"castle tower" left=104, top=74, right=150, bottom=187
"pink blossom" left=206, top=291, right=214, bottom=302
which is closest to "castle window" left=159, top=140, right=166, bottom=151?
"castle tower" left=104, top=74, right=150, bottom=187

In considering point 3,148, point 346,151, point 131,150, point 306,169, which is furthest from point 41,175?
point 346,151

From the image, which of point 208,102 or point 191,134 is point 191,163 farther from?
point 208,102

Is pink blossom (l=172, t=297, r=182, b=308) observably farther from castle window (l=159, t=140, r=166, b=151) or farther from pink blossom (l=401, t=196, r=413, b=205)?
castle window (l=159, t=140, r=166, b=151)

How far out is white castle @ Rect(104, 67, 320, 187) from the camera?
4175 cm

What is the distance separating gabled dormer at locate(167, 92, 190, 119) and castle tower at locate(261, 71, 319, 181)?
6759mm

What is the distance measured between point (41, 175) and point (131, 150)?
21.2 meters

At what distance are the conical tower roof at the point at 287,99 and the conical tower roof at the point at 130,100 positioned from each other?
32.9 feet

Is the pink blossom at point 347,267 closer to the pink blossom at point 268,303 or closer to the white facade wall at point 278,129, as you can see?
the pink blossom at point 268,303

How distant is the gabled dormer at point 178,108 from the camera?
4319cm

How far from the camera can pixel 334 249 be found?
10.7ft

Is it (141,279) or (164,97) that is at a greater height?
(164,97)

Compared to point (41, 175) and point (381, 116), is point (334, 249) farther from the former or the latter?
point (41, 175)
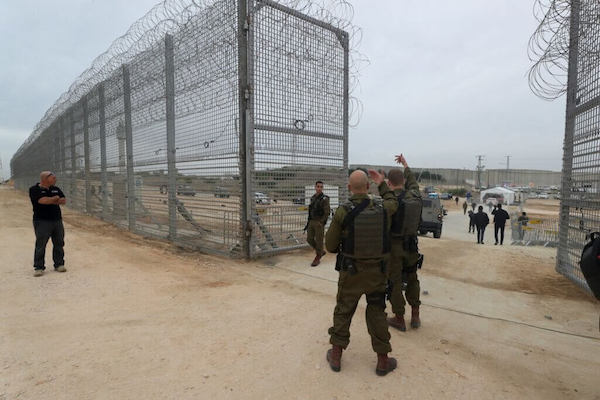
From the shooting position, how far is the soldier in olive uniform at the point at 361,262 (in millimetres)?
2506

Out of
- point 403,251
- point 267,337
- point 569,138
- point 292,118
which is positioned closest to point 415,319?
point 403,251

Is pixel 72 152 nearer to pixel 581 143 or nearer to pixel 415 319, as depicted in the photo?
pixel 415 319

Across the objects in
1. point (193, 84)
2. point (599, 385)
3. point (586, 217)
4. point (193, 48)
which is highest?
point (193, 48)

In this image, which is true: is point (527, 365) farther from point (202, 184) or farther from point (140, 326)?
point (202, 184)

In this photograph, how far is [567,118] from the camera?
203 inches

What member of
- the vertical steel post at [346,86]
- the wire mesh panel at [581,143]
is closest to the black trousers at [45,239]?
the vertical steel post at [346,86]

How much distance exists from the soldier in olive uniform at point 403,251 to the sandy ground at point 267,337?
0.78ft

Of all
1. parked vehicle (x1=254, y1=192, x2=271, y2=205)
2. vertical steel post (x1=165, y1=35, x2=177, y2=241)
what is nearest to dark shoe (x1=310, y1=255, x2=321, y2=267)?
parked vehicle (x1=254, y1=192, x2=271, y2=205)

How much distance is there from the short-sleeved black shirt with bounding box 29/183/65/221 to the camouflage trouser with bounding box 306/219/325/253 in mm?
3989

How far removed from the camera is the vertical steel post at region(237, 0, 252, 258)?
5887 mm

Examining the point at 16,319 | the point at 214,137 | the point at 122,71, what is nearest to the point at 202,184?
the point at 214,137

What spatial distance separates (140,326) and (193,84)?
523 cm

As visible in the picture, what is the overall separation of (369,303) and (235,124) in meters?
4.47

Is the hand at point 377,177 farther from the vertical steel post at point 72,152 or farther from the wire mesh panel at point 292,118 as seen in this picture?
the vertical steel post at point 72,152
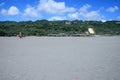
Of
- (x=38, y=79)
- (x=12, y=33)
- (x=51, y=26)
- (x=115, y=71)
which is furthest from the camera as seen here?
(x=51, y=26)

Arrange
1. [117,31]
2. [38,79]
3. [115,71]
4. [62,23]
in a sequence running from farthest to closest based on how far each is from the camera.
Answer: [62,23]
[117,31]
[115,71]
[38,79]

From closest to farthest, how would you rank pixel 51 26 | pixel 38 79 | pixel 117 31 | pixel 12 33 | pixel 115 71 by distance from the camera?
pixel 38 79
pixel 115 71
pixel 12 33
pixel 51 26
pixel 117 31

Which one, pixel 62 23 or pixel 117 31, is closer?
pixel 117 31

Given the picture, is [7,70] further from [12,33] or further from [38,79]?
[12,33]

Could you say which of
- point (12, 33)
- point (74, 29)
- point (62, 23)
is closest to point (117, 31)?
point (74, 29)

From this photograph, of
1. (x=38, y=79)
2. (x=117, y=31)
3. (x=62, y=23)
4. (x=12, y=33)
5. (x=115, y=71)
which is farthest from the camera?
(x=62, y=23)

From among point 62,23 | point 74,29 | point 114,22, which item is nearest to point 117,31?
point 114,22

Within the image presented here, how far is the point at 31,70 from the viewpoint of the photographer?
331 inches

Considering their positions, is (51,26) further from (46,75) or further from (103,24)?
(46,75)

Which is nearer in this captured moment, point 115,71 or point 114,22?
point 115,71

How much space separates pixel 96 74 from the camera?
7.77 metres

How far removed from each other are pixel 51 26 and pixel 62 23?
63.0 feet

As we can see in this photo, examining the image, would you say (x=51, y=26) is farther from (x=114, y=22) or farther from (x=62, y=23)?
(x=114, y=22)

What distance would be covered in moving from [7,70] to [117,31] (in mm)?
111728
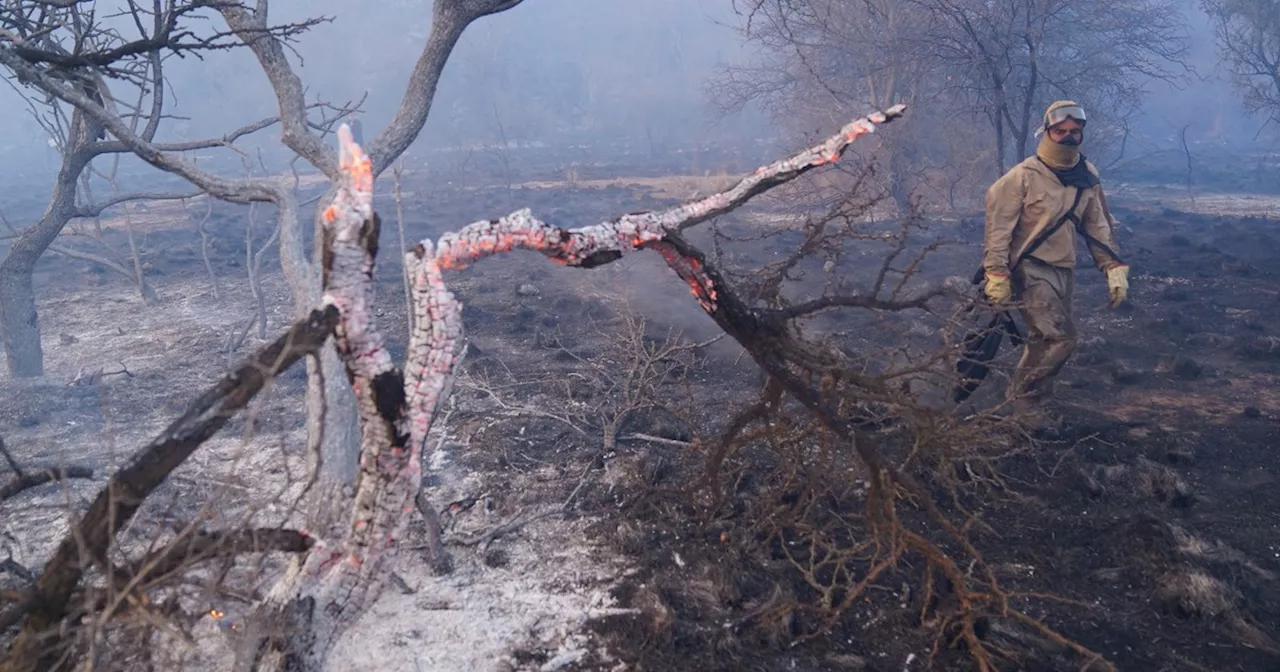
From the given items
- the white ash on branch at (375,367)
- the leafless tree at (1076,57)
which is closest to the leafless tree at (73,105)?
the white ash on branch at (375,367)

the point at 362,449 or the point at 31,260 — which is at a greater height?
the point at 31,260

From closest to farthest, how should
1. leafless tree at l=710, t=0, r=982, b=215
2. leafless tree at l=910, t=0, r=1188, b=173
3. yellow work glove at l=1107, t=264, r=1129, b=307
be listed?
yellow work glove at l=1107, t=264, r=1129, b=307 < leafless tree at l=910, t=0, r=1188, b=173 < leafless tree at l=710, t=0, r=982, b=215

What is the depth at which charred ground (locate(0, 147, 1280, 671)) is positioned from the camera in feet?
11.8

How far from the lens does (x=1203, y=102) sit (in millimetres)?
40688

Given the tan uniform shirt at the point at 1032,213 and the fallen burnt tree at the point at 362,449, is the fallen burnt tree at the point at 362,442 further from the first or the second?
the tan uniform shirt at the point at 1032,213

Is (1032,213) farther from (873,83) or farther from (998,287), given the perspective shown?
(873,83)

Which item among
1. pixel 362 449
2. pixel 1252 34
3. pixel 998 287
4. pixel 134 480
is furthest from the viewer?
pixel 1252 34

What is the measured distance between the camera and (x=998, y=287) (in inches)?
207

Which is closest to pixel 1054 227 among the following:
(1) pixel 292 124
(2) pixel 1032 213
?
(2) pixel 1032 213

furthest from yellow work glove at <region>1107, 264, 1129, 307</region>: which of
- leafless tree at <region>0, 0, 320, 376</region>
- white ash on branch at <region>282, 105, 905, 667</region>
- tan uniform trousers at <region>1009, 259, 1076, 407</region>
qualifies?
leafless tree at <region>0, 0, 320, 376</region>

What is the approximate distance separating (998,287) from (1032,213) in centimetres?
58

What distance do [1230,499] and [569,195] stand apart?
16456 millimetres

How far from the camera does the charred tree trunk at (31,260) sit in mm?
7367

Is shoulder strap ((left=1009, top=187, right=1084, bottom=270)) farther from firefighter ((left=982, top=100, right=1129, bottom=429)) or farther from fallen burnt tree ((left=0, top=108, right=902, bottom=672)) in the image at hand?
fallen burnt tree ((left=0, top=108, right=902, bottom=672))
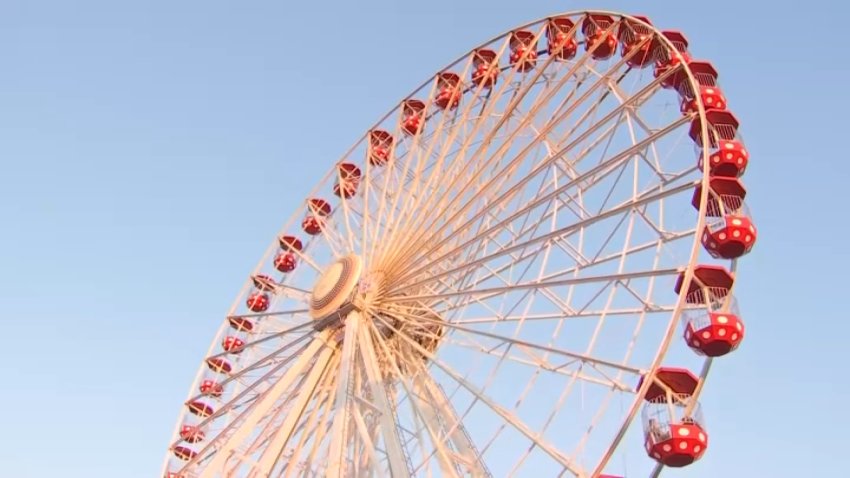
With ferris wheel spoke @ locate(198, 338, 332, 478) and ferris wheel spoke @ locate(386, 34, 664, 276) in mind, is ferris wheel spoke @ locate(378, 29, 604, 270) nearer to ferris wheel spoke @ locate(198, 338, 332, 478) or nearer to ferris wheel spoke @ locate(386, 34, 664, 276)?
ferris wheel spoke @ locate(386, 34, 664, 276)

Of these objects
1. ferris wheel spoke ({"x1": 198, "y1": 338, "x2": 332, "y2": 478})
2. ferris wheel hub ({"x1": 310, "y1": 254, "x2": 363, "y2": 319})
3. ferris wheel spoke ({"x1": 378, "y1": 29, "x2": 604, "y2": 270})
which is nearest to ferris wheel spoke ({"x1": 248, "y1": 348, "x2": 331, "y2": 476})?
ferris wheel spoke ({"x1": 198, "y1": 338, "x2": 332, "y2": 478})

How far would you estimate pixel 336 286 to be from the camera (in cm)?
1762

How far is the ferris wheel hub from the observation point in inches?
684

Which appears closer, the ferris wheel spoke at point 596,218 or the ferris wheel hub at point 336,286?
the ferris wheel spoke at point 596,218

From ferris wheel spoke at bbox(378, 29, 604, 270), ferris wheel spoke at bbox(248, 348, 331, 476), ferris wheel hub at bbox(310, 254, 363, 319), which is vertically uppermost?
ferris wheel spoke at bbox(378, 29, 604, 270)

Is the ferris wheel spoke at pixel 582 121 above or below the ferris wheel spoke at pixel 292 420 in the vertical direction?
above

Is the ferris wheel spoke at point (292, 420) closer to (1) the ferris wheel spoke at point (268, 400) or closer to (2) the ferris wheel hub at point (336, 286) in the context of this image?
(1) the ferris wheel spoke at point (268, 400)

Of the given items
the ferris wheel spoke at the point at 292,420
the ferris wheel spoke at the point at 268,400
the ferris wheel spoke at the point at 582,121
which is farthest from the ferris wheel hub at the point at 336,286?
the ferris wheel spoke at the point at 582,121

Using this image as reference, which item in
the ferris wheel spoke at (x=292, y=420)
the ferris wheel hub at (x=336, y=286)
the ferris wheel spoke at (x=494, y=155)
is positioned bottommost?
the ferris wheel spoke at (x=292, y=420)

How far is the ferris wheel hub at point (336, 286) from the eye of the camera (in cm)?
1738

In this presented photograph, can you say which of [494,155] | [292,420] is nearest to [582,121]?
[494,155]

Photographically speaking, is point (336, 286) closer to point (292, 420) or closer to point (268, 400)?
point (268, 400)

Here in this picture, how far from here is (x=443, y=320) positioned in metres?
16.6

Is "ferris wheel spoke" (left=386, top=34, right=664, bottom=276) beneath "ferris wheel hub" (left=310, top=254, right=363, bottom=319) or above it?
above
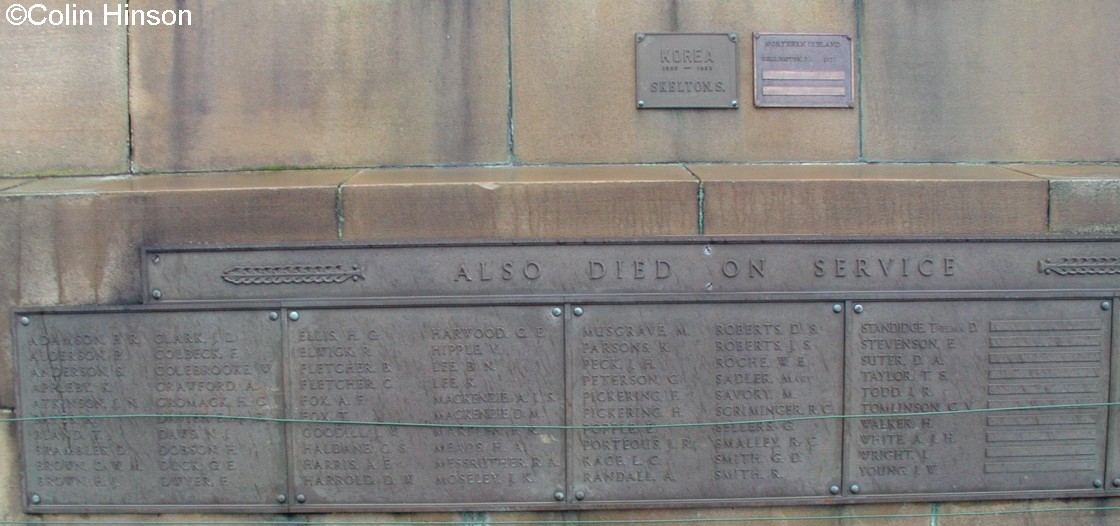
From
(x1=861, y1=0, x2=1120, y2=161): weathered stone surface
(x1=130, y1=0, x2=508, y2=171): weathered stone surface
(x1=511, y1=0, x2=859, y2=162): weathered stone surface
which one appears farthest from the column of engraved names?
(x1=130, y1=0, x2=508, y2=171): weathered stone surface

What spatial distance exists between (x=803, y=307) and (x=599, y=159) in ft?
4.18

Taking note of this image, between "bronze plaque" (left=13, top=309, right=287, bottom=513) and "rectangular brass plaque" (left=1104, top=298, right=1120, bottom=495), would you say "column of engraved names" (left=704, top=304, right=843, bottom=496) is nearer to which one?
"rectangular brass plaque" (left=1104, top=298, right=1120, bottom=495)

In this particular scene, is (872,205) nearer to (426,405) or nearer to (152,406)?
(426,405)

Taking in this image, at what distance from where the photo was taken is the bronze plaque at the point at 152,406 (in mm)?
4371

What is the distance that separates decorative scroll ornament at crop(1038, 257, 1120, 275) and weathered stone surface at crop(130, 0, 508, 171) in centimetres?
274

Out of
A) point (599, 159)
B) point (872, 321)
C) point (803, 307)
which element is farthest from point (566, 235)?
point (872, 321)

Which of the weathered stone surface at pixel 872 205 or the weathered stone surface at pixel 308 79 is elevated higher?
the weathered stone surface at pixel 308 79

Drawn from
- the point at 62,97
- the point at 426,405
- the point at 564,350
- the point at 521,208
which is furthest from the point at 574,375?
the point at 62,97

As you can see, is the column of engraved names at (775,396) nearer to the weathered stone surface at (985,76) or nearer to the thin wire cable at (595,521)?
the thin wire cable at (595,521)

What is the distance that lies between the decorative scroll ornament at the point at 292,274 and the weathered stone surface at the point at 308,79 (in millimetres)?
683

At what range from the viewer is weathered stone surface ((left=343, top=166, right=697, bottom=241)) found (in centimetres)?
433

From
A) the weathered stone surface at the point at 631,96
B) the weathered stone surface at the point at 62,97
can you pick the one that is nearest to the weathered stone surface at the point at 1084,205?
the weathered stone surface at the point at 631,96

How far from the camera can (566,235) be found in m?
4.37

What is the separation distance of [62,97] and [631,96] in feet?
9.52
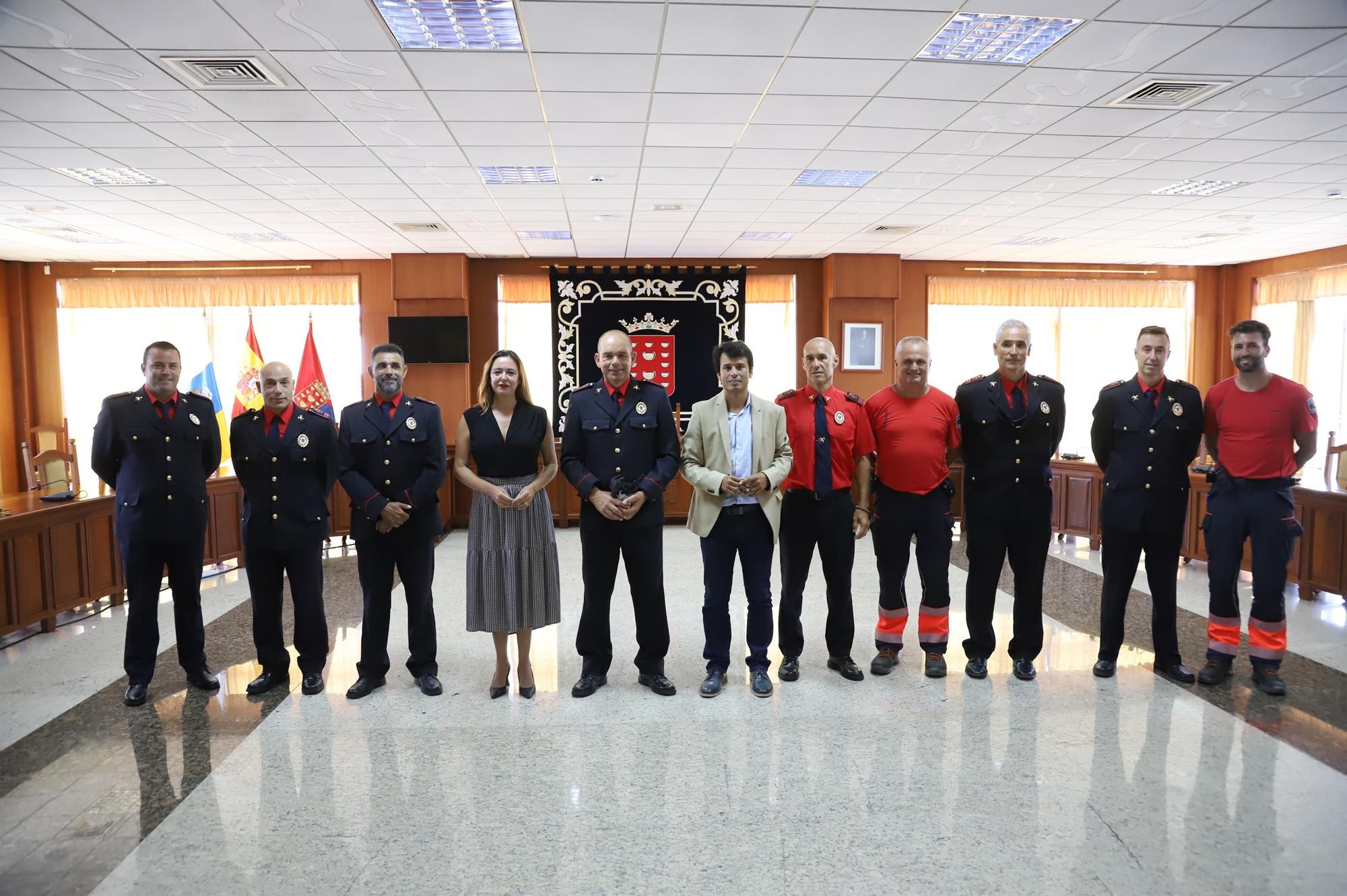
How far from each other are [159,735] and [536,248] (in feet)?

=-=-=

▶ Objective:
Count the lines in the data above that contain the word "spatial". Reply with the number alone.

▶ Exercise solution:
2